Set exercise: Using the mushroom and tempeh gumbo recipe, explain why this gumbo counts as Cajun and not Creole.

Thanksgiving is about 2 weeks away, so I thought it was about time I posted an appropriate recipe. To me, this is “Thanksgiving Gumbo” because it contains mushrooms, sage, and thyme, all flavors that I associate with this time of year. Though it’s based on the Louisiana trinity of onion, peppers, and celery and it has a subtle heat that seems to grow with every bite, the herbal flavors make this a perfect dish for an “alternative” type of Thanksgiving. And who doesn’t like alternatives?
Unlike most of my other gumbo recipes, this is a Cajun, rather than Creole, gumbo because it isn’t tomato-based. It is thickened with okra and a “dry” roux made with browned flour, which adds a smoky depth to the broth without any added fat. (Dry roux forms the base of my other Cajun gumbo, Gumbo z’Herbes with Tempeh Bacon, as well as Vegan Sausage and Mushroom Étouffée.) For those of you who need a gluten-free alternative, I’ve been told that chickpea flour works very well. Bon appetit, y’all!
Mushroom and Tempeh Gumbo
A food processor makes fast work of chopping the onions, celery, and peppers.
- 1 1/2 teaspoons dried thyme
- 1 1/2 teaspoons smoked paprika
- 1 teaspoon dried basil
- 1 teaspoon granulated onion or onion powder
- 1/2 teaspoon freshly ground black pepper
- 1/2 teaspoon granulated garlic or garlic powder
- 1/2 teaspoon rubbed sage
- 1/4 to 1/2 teaspoon cayenne pepper (use more for more heat)
- 1/4 to 1/2 teaspoon freshly ground white pepper (use more for more heat)
- 8 ounces tempeh, any variety (see note below for alternatives)
- 2 teaspoons soy sauce or gluten-free tamari
- 1/3 cup whole wheat (or gluten-free) flour
- 6 to 7 cups “no-chicken” or other vegetable broth
- 1 large onion, finely chopped
- 2 large (or three medium) ribs celery, finely chopped
- 1 large green bell pepper, stemmed, seeded, and finely chopped
- 16 ounces portabella mushrooms, stemmed, sliced about 1/4-inch thick, and cut into inch-long pieces
- 4 ounces sliced mushrooms, any type (I used a “gourmet blend” of cremini, oyster, maitake, and button mushrooms)
- 6 cloves garlic, minced
- 12 ounces sliced okra, fresh or frozen
- salt to taste
- 3 cups cooked brown rice, to serve
- Make the seasoning blend by mixing all the seasonings in a small bowl.
- Cut the tempeh into 1/2-inch cubes. Place it in a mixing bowl and drizzle it with the soy sauce and mix well. Sprinkle with 1 teaspoon of the seasoning blend, mix well, and set aside to marinate.
- Heat a large, dry soup pot or Dutch oven. Add the flour and toast, stirring constantly, until it turns the color of a paper bag and starts smelling nutty (see photo here). Be careful not to burn it, but if you do, wipe out your pan and start over. Remove from heat. Pour into a blender along with 2 cups of the broth and blend until combined. Set aside.

Provided information:
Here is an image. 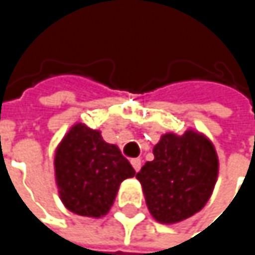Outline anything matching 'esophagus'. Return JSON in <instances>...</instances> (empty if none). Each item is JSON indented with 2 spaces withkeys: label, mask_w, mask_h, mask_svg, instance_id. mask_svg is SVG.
Listing matches in <instances>:
<instances>
[{
  "label": "esophagus",
  "mask_w": 255,
  "mask_h": 255,
  "mask_svg": "<svg viewBox=\"0 0 255 255\" xmlns=\"http://www.w3.org/2000/svg\"><path fill=\"white\" fill-rule=\"evenodd\" d=\"M131 165H132V168L135 170V173L140 171V168H141V159H138V158L131 159Z\"/></svg>",
  "instance_id": "obj_1"
}]
</instances>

Result of this exercise: It counts as a Cajun gumbo because it isn't tomato-based. That sets it apart from most of the recipe writer's other gumbos, which are Creole.